(ARTICLE)
This appendix is about future-proofing: what it would take to make ciphertext decryptability proof-enforced, and what it likely costs.

A1. What 1B must prove

Per output j, the circuit must bind:

• output plaintext P[j] (already witness),
• receiver encryption public key pk_enc[j] (from address),
• sender ephemeral secret esk[j] (witness),
• sender ephemeral public key epk[j] (public, or derivable),
• ciphertext bytes C[j] (or a digest thereof),
• and output ct_hash[j].

The circuit enforces that:

• epk[j] = esk[j] * G (fixed-base),
• shared secret ss[j] = esk[j] * pk_enc[j] (variable-base),
• keys derived via a KDF,
• encryption+auth relation holds, yielding ciphertext/tag and then ct_hash[j].

A2. What Noir/BN254 can realistically support in-circuit (today)

Noir provides black box functions for several crypto primitives, meaning the backend can implement specialized constraints for them (and can fall back to less efficient implementations if not). (Noir)

(RECORD EXTRACTS)

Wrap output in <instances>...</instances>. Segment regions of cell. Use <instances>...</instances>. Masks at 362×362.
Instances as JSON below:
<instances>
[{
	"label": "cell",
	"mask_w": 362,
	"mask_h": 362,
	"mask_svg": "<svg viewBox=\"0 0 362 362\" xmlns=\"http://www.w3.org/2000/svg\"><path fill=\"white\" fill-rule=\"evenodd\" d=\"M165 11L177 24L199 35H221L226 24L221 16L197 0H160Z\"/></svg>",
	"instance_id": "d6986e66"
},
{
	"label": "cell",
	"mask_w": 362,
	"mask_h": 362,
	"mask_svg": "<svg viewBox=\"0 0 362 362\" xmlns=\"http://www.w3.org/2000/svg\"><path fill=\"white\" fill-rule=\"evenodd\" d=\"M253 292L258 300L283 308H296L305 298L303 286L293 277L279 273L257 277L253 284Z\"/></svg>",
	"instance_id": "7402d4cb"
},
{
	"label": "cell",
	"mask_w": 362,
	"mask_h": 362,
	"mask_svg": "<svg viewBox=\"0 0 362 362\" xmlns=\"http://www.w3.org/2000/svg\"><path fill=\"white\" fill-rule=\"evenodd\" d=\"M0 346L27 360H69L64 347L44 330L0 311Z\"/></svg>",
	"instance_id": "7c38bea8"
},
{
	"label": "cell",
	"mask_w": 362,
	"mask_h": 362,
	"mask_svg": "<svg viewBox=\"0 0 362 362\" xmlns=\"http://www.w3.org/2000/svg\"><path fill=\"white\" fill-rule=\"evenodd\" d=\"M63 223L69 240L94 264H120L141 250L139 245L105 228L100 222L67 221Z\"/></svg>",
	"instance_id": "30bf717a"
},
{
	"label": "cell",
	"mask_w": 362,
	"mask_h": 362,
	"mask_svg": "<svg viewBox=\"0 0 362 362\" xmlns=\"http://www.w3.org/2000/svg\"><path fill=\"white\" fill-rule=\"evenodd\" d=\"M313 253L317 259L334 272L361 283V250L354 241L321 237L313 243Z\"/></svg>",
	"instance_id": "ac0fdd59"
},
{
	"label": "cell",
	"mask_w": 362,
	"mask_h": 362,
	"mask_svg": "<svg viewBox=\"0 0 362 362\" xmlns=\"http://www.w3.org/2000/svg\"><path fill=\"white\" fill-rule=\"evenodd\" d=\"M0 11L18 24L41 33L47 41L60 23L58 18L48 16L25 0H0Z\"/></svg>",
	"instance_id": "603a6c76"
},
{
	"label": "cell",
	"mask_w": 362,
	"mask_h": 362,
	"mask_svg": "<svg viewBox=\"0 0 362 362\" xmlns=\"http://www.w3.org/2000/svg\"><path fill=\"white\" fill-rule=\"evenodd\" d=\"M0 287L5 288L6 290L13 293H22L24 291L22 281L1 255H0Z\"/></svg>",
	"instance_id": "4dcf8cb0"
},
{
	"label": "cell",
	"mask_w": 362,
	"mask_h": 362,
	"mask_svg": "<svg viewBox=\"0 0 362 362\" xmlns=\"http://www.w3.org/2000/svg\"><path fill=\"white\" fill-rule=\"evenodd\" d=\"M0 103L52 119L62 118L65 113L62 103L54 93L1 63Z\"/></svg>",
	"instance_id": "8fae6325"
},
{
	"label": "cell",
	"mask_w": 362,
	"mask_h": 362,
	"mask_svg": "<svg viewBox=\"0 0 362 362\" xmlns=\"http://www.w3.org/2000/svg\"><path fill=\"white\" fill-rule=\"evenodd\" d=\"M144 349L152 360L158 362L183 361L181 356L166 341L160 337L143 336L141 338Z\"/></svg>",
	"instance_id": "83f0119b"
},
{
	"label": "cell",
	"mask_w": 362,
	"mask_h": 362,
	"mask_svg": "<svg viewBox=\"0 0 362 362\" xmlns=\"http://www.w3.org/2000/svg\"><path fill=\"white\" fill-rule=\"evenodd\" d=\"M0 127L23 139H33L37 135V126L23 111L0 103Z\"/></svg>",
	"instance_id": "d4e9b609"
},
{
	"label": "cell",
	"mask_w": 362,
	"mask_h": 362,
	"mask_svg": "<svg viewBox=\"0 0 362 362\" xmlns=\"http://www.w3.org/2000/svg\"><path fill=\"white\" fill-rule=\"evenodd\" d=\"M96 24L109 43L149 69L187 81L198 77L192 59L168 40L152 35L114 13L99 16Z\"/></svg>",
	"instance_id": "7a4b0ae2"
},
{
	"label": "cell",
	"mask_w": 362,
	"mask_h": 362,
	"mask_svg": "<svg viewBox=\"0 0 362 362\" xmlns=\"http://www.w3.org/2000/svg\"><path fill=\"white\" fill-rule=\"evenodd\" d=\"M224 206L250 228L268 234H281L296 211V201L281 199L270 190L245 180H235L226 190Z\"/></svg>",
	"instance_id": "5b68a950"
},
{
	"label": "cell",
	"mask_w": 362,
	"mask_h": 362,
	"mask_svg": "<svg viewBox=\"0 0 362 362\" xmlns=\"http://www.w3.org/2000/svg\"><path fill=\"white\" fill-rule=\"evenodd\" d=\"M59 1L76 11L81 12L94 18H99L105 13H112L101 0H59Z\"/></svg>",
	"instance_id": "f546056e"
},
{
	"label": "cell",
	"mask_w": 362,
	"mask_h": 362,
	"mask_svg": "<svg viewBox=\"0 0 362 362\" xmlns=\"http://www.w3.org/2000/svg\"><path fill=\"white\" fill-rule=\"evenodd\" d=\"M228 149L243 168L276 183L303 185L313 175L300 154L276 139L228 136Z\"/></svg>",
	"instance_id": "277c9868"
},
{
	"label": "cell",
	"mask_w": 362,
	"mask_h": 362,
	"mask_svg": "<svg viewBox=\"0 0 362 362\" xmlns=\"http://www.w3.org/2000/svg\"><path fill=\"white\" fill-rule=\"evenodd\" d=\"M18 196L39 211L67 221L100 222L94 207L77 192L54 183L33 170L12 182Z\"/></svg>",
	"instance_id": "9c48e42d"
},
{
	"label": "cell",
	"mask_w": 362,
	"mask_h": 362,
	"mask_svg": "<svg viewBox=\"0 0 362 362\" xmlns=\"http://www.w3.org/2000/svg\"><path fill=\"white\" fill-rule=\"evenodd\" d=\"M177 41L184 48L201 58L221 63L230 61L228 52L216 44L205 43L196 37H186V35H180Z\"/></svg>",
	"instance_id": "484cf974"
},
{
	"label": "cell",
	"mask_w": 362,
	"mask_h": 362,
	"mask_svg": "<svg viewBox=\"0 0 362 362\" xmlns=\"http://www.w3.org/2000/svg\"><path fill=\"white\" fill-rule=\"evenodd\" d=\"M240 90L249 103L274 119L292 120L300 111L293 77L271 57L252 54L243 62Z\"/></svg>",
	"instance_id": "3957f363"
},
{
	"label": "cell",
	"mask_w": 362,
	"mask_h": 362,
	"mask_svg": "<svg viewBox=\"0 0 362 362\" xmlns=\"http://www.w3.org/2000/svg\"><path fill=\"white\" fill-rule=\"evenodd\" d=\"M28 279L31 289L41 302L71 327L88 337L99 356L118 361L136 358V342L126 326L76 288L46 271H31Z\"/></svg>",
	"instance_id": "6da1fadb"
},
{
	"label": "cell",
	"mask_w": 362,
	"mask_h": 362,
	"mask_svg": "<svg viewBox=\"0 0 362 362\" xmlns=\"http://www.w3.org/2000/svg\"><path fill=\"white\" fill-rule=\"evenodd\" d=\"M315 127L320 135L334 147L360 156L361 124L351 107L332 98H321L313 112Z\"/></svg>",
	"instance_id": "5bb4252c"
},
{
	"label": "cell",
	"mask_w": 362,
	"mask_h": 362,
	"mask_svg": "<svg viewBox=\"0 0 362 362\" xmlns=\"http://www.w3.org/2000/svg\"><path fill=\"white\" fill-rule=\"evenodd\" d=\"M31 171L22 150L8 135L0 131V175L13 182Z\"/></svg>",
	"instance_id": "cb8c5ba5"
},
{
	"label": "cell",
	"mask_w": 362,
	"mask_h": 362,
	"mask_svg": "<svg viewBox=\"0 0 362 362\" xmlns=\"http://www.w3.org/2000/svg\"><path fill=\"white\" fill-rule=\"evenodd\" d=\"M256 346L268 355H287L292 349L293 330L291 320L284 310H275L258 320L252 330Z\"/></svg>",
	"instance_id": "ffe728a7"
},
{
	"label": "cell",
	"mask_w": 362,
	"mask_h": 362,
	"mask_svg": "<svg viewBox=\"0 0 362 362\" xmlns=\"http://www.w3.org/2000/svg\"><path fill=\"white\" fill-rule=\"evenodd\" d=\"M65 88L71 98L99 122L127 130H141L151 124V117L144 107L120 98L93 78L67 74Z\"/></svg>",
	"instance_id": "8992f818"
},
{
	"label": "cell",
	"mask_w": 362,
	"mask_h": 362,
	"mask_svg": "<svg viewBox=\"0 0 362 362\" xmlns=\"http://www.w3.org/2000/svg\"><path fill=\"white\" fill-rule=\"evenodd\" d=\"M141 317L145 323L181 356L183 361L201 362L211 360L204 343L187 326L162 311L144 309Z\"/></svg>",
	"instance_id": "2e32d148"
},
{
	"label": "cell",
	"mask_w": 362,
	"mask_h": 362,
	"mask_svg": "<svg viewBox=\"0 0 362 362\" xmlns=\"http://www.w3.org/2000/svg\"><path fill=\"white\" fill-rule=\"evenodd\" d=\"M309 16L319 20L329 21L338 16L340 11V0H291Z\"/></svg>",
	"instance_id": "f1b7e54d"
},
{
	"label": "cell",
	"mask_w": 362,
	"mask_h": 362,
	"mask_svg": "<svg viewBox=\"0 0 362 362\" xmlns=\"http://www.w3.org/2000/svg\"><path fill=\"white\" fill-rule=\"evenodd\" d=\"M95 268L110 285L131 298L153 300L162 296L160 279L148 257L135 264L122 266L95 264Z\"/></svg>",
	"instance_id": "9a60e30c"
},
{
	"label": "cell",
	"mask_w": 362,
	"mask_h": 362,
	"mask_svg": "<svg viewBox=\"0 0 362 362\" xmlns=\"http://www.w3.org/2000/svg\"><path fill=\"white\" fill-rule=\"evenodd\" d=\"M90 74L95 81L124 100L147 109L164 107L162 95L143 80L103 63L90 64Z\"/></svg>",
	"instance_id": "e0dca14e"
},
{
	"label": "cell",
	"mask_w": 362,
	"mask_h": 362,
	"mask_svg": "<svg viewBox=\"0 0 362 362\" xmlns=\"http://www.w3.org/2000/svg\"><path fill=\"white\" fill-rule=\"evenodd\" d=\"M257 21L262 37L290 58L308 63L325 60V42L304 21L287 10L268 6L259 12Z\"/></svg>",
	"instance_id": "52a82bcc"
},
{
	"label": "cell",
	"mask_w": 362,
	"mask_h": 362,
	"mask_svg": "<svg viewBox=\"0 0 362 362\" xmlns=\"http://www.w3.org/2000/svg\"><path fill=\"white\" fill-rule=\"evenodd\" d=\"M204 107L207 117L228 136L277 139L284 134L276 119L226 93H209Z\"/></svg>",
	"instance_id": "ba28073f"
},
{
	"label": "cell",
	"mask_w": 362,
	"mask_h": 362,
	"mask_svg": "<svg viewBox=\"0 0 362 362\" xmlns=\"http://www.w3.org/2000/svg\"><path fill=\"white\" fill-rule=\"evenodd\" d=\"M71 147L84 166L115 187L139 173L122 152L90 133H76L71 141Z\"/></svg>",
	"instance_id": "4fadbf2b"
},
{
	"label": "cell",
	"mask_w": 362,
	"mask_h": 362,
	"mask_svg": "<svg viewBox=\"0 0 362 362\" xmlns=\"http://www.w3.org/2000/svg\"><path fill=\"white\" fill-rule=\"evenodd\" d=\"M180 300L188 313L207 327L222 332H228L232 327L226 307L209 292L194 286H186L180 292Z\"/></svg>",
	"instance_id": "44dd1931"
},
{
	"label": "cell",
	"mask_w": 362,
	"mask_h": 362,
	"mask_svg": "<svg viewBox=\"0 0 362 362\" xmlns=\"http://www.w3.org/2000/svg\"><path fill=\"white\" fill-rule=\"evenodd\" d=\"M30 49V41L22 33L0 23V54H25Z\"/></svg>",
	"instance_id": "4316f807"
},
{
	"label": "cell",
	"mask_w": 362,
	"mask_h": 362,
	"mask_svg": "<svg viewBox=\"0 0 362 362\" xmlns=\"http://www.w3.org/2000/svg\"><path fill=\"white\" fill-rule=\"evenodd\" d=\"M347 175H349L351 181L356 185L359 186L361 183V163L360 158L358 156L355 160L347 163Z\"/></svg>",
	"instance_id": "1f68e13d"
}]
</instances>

(GOAL) Reproduce the appendix on proof-enforced ciphertext decryptability in full, word for word, from its first sentence to its last.

(SOLUTION FOR THIS TASK)
This appendix is about future-proofing: what it would take to make ciphertext decryptability proof-enforced, and what it likely costs.

A1. What 1B must prove

Per output j, the circuit must bind:

• output plaintext P[j] (already witness),
• receiver encryption public key pk_enc[j] (from address),
• sender ephemeral secret esk[j] (witness),
• sender ephemeral public key epk[j] (public, or derivable),
• ciphertext bytes C[j] (or a digest thereof),
• and output ct_hash[j].

The circuit enforces that:

• epk[j] = esk[j] * G (fixed-base),
• shared secret ss[j] = esk[j] * pk_enc[j] (variable-base),
• keys derived via a KDF,
• encryption+auth relation holds, yielding ciphertext/tag and then ct_hash[j].

A2. What Noir/BN254 can realistically support in-circuit (today)

Noir provides black box functions for several crypto primitives, meaning the backend can implement specialized constraints for them (and can fall back to less efficient implementations if not). (Noir)